Au début des événements de 1870 qui frappèrent Montégut au cœur, cette phrase se retrouve presque identique sous la plume de Victor Cherbuliez : « … Et pourtant que de coups frappés autour de vous ! Ce pauvre Montégut[2]… » Encore une fois on le croyait mort, mais François Buloz rassure Cherbuliez : « Nous avons reçu une lettre de Montégut qui, heureusement, n’est ni mort, ni fou ; il s’est tout simplement réfugié à Limoges dans son pays[3] ».

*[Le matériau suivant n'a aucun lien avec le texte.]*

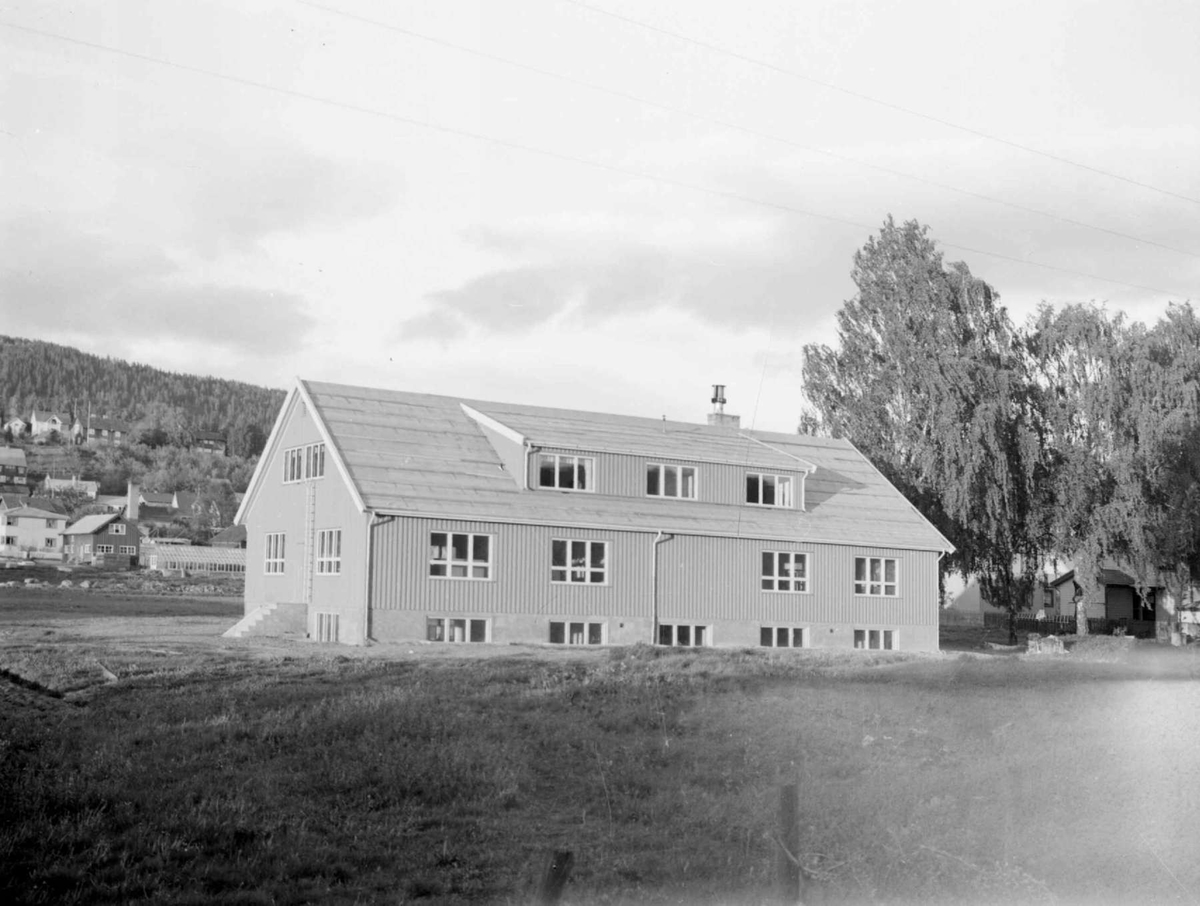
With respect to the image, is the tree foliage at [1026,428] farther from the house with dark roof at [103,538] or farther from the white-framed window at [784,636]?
the house with dark roof at [103,538]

J’ai entre les mains quelques autres lettres de notre critique ; l’une d’elles, qui est assez curieuse, encourage François Buloz, visiblement inquiet, à publier prochainement un article d’ensemble sur l’œuvre de Richard Wagner. Je m’imagine que le directeur de la Revue s’interrogeait : Scudo, son critique musical, avait été sévère jadis pour le musicien allemand. En 1860, parlant de Tristan et Iseult, Scudo écrivait : « Le compositeur a certainement dépassé tout ce que l’on peut imaginer en fait de confusion, de désordre et d’impuissance, on dirait une gageure contre le sens commun et les plus simples exigences de l’oreille[4]. « Mais neuf ans plus tard, Wagner[5] s’est imposé, on l’a acclamé à Dresde et à Berlin, discuté à Paris… il est l’auteur de Rienzi, du Vaisseau Fantôme, de Tannhaüser et de Lohengrin, n’importe, il semble que le sujet soit brûlant encore — pour la Revue ? — non ; n’est-elle pas une tribune libre ? Mais quel effet fera ici la louange de M. Schuré ? Car c’est M. Schuré qui est chargé de parler de Wagner. Voici l’avis d’Émile Montégut à cette époque (1869) sur Richard Wagner.


« Cher monsieur.

Je n’ai pas entendu les opéras de Wagner, à mon très grand regret. La dernière fois que j’étais en Allemagne on a joué

  1. Charles Baudelaire, Lettres, 1841-1866. Société du Mercure de France, p. 397.
  2. Marie-Louise Pailleron, La Revue des Deux Mondes en 1870-1871, 1er mars 1910.
  3. Ibid.
  4. Scudo. Revue musicale, Les Écrits et la musique de M. Richard Wagner, 1er mars 1860.
  5. L’article dont il est question plus bas a été en effet écrit par M. Édouard Schuré : Le Drame musical et l’œuvre de M. Richard Wagner, 15 avril 1869.